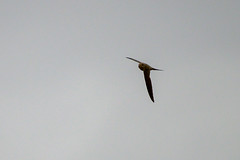 African Palm-Swift (chlorophonia) Tags: birds animals vertebrates africanpalmswift apodidae animalia cypsiurusparvus swifts kleinwindhoek khomasregion namibia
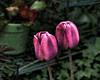 Night Tulips (ladyinpurple) Tags: lightroom pspxi picasa topaz adjust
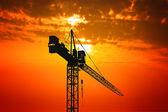 Crane at sunset — Stock Photo
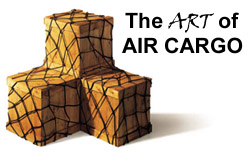air shipment cargo зурган илэрцүүд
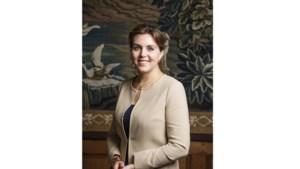 Vouchers voor Zuid-Limburgse ondernemers voor adviestrajecten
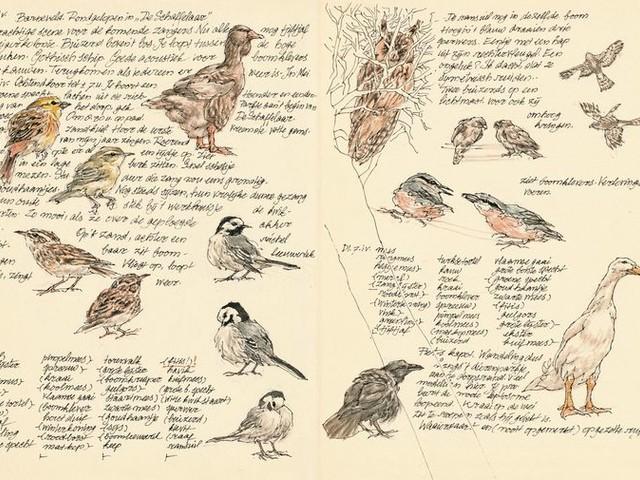 Het 'Vogeldagboek' van Peter Vos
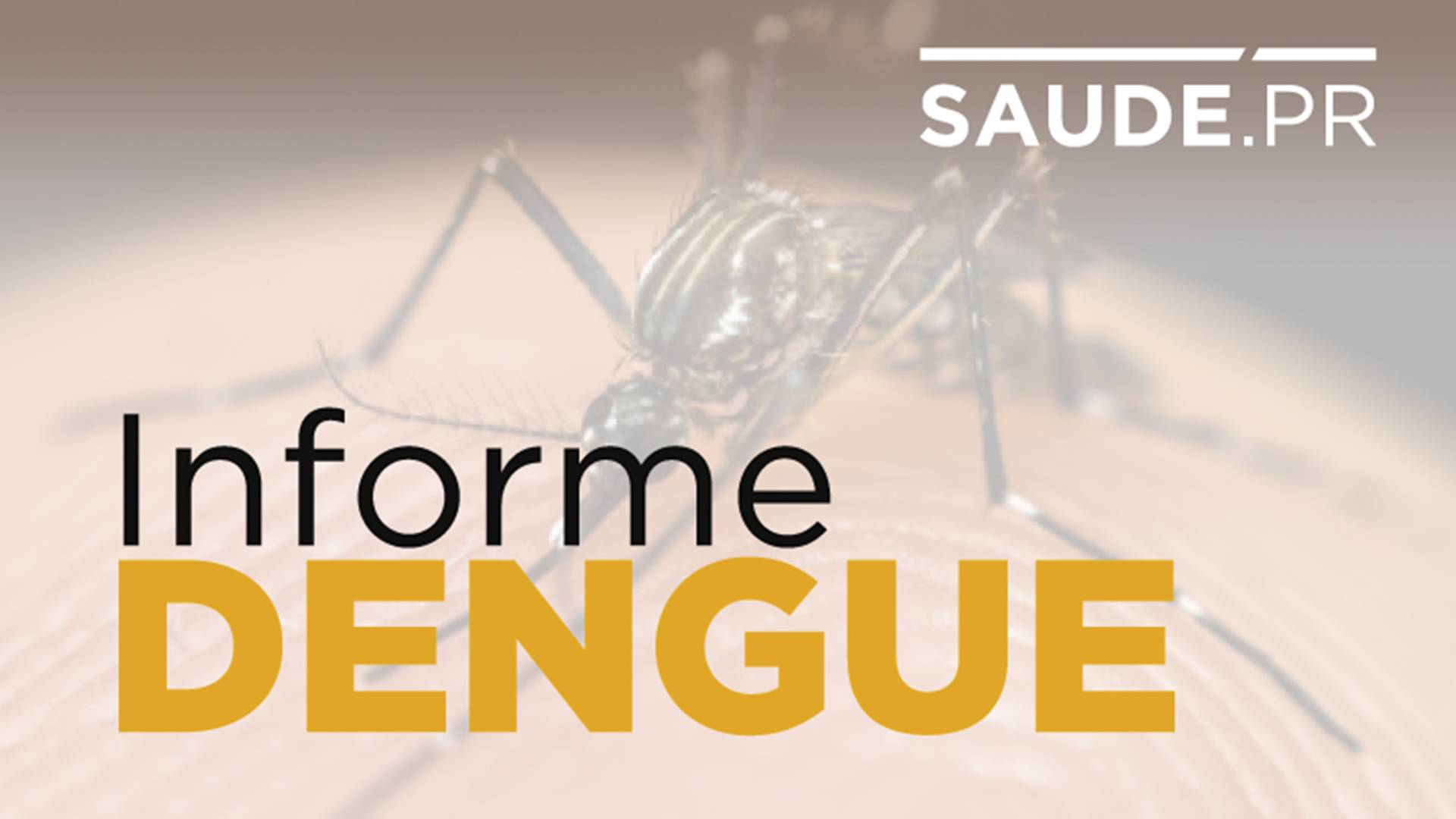 Informe semanal da dengue registra 605 novos casos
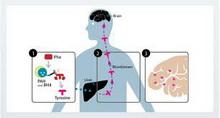 poremecaj-metabolizma-tirozina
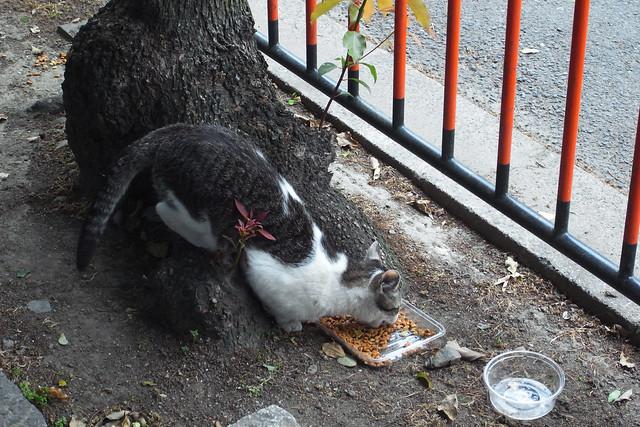 Today's Cat@2011-05-09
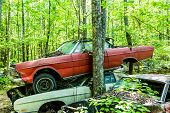 foto of wrecking  - Group of old wrecked and rusty cars in the forest - JPG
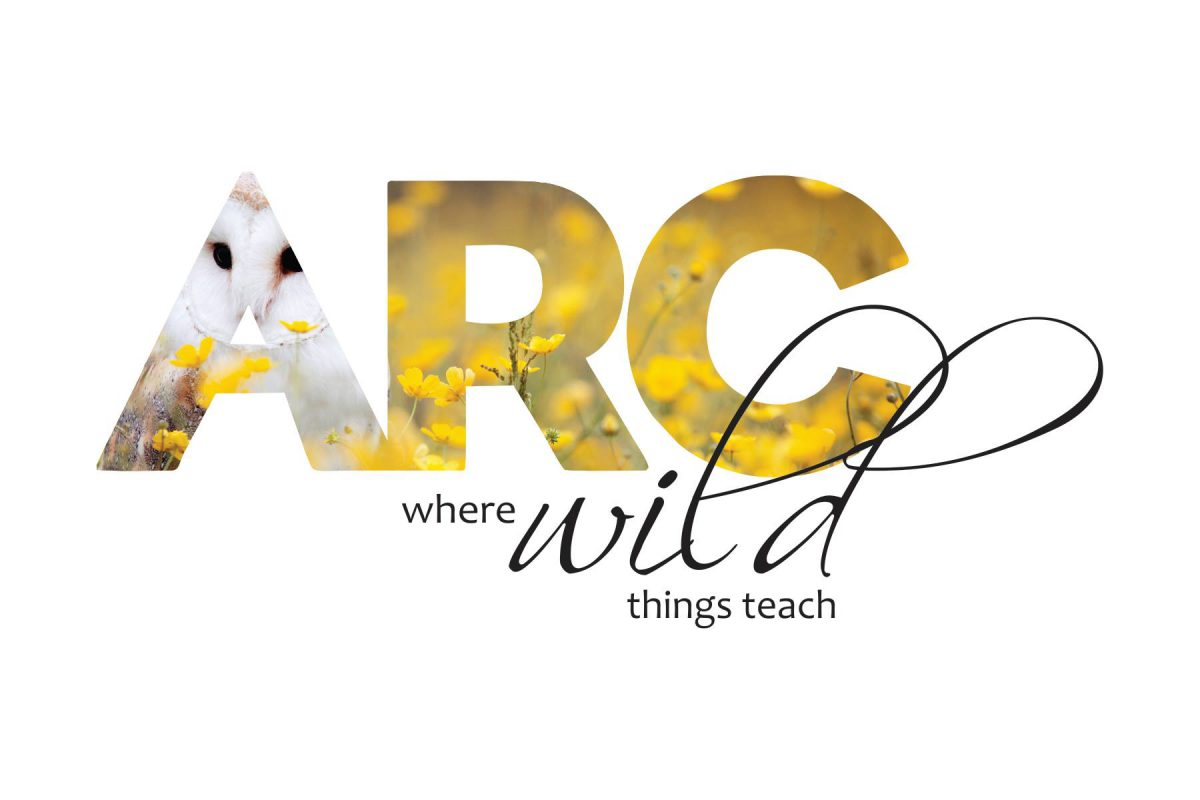 ARC Wild Returns November 12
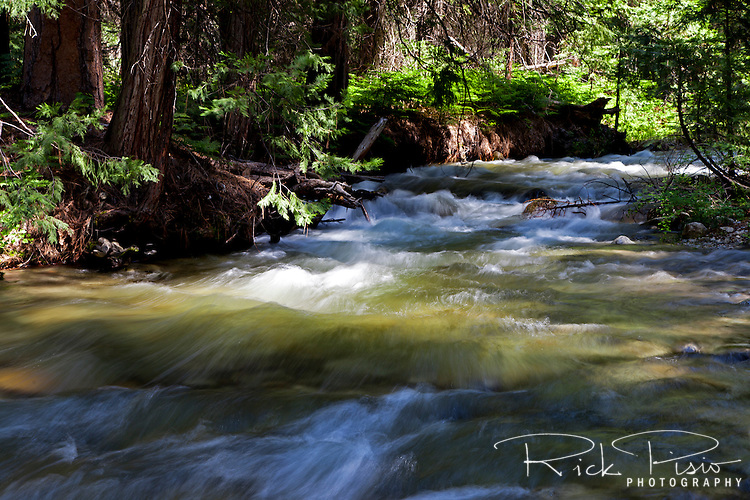 Bubbs Creek in Kings Canyon National Park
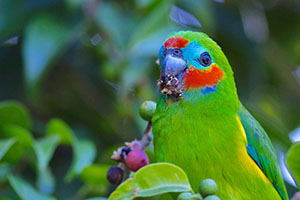 8 Day Bird – Tropical North Queensland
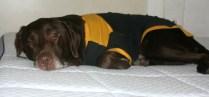 I LOVE My NECTAR Sleep Mattress!!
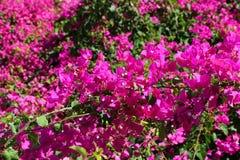 Azalea in rode purple Royalty-vrije Stock Foto's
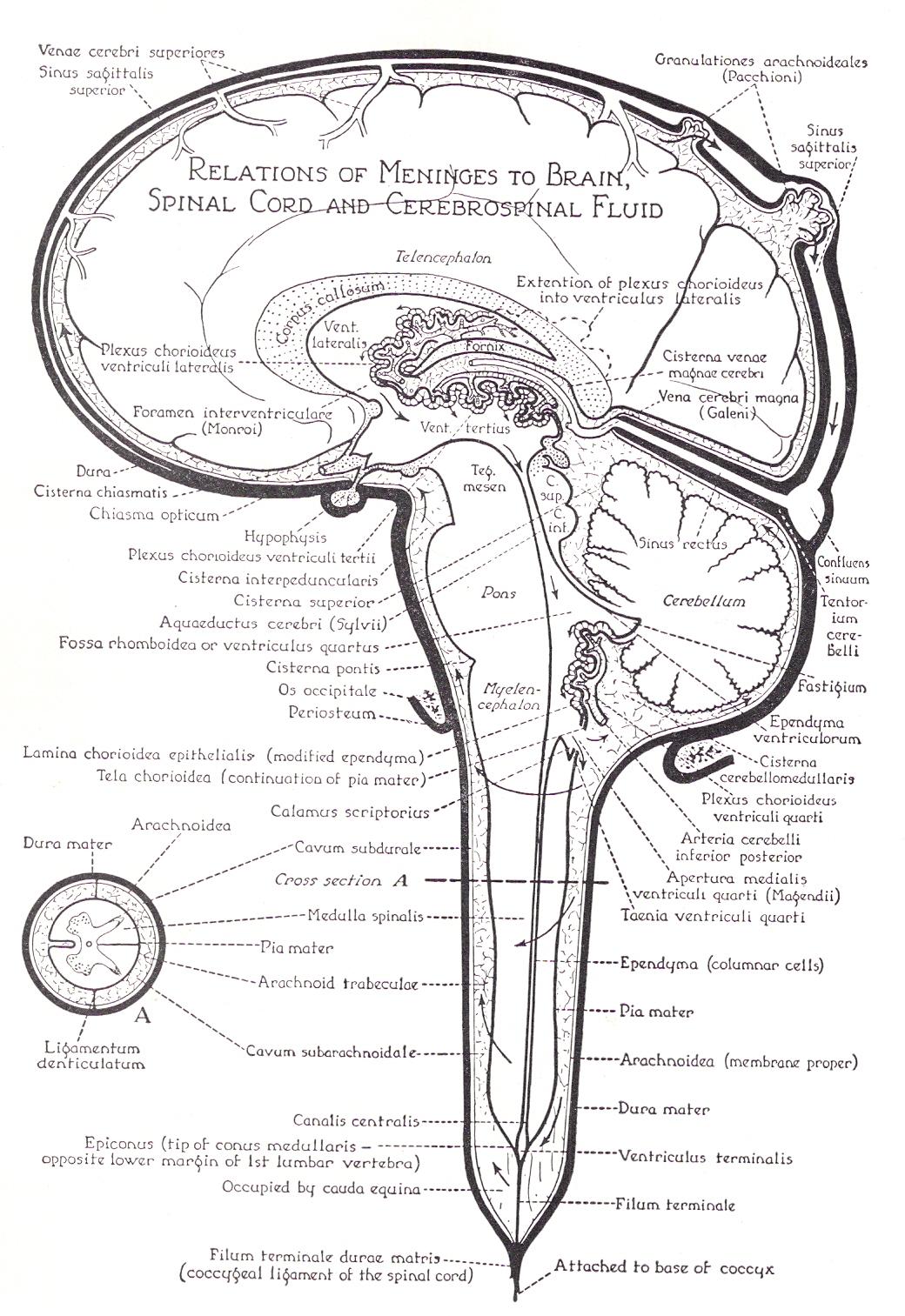 Cistern Of Great Cerebral Vein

#### Task directions:
Please retype the listing exactly, leaving out any images.

#### The completed task:
 African Palm-Swift (chlorophonia) Tags: birds animals vertebrates africanpalmswift apodidae animalia cypsiurusparvus swifts kleinwindhoek khomasregion namibia
 Night Tulips (ladyinpurple) Tags: lightroom pspxi picasa topaz adjust
 Crane at sunset — Stock Photo
air shipment cargo зурган илэрцүүд
 Vouchers voor Zuid-Limburgse ondernemers voor adviestrajecten
 Het 'Vogeldagboek' van Peter Vos
 Informe semanal da dengue registra 605 novos casos
 poremecaj-metabolizma-tirozina
 Today's Cat@2011-05-09
 foto of wrecking  - Group of old wrecked and rusty cars in the forest - JPG
 ARC Wild Returns November 12
 Bubbs Creek in Kings Canyon National Park
 8 Day Bird – Tropical North Queensland
 I LOVE My NECTAR Sleep Mattress!!
 Azalea in rode purple Royalty-vrije Stock Foto's
 Cistern Of Great Cerebral Vein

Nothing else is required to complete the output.